New Poseidon Arrives at NAS Jacksonville; 5th P-8A Delivery of Year
Boeing delivered the 18th P-8A Poseidon maritime patrol aircraft on Oct. 15 to the US Navy ahead of schedule, further expanding its fleet. The P-8A joined previously delivered aircraft being used to train Navy crews at Naval Air Station Jacksonville, Fla., in preparation for the next deployment.
The second operational squadron — the VP-5 ‘Mad Foxes’ — is currently conducting missions operating out of Kadena Air Base, Okinawa, Japan. Prior to VP-5’s arrival in Japan, the VP-16 ‘War Eagles’ were deployed for seven months before returning to the U.S. in July 2014. While deployed they completed 600 sorties and 3,500 flight hours.
The P-8 is the first new maritime patrol aircraft to enter Navy service in more than 50 years. While on deployment Navy crews are flying anti-submarine and anti-surface warfare; intelligence, surveillance, and reconnaissance; maritime domain awareness; search and rescue; carrier strike group coordination; and theater security cooperation missions throughout the Western Pacific.
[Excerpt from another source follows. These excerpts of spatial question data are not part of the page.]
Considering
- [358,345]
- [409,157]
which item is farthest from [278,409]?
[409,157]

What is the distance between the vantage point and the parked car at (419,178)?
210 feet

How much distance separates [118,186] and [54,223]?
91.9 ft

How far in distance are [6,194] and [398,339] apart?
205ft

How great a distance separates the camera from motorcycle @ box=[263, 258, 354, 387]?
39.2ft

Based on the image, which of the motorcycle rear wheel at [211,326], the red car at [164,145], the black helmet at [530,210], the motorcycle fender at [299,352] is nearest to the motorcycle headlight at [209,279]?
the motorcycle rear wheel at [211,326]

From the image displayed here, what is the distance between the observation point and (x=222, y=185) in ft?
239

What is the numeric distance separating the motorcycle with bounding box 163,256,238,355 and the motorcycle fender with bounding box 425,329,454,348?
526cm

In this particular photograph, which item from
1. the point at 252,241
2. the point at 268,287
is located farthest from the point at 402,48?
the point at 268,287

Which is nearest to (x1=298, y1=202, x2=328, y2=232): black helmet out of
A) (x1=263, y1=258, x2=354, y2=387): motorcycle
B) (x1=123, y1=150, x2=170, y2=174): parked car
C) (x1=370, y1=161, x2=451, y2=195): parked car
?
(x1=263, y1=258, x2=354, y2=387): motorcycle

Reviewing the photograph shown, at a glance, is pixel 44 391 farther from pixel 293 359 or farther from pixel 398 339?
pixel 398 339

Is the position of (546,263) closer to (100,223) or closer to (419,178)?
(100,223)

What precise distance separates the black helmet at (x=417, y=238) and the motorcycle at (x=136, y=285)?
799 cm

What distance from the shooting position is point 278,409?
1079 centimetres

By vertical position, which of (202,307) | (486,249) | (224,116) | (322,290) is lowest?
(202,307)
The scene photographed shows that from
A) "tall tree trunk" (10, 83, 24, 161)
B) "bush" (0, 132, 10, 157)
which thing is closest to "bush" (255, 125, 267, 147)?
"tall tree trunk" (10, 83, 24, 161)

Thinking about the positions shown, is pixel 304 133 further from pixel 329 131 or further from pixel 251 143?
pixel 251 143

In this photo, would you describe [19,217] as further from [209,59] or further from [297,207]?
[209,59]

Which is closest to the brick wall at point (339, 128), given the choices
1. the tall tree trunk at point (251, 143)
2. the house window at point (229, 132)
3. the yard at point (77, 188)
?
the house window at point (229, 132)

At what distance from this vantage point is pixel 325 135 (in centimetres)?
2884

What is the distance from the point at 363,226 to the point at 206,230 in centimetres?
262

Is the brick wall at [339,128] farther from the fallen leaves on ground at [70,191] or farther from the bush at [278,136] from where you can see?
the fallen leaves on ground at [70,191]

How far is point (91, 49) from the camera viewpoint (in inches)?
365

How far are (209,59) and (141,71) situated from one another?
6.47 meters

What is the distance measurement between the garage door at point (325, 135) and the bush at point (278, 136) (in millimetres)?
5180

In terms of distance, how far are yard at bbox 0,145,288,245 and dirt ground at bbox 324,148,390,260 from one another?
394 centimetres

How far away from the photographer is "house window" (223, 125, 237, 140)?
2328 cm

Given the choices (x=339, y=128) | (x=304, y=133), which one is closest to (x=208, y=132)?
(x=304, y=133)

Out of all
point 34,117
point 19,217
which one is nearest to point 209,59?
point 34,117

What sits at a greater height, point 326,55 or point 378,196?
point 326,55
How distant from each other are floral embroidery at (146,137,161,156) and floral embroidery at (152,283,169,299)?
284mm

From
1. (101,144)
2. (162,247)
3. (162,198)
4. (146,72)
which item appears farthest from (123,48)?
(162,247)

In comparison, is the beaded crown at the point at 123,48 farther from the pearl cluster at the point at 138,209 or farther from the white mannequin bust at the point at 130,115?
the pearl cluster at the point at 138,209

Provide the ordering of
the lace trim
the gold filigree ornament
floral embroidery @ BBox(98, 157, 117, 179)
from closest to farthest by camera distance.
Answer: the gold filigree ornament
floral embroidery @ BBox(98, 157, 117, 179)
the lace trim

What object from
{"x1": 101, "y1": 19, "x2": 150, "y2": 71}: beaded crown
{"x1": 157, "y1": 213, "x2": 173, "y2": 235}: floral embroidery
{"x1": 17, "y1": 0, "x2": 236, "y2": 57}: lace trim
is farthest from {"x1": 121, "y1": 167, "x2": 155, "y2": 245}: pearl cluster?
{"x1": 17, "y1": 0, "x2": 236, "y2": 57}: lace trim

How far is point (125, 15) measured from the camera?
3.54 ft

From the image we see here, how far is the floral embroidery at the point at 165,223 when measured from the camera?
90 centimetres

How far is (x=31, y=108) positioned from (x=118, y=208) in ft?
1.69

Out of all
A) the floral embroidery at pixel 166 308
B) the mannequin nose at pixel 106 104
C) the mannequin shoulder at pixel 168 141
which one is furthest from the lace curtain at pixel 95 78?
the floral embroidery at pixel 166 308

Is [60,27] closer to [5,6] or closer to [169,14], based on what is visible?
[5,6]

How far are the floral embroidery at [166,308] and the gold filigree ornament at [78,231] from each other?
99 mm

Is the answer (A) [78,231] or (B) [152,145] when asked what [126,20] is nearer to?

The P-8A is a revolutionary, low-cost solution and key component of the naval aviation mission offering greater payload capacity, higher operating altitude and easily upgradeable systems. Boeing is using a first-in-industry in-line production process to build P-8A aircraft to military specifications, while leveraging the same processes and tooling that produces 737 commercial aircraft. The result is that the Navy is receiving the maritime patrol aircraft it needs, on cost and on schedule.
Overall, the Navy plans to acquire 117 P-8As to replace its P-3 fleet. Currently, Boeing is on contract to build 53 aircraft. The first P-8A production plane arrived at Naval Air Station Jacksonville, Fla., in March 2012.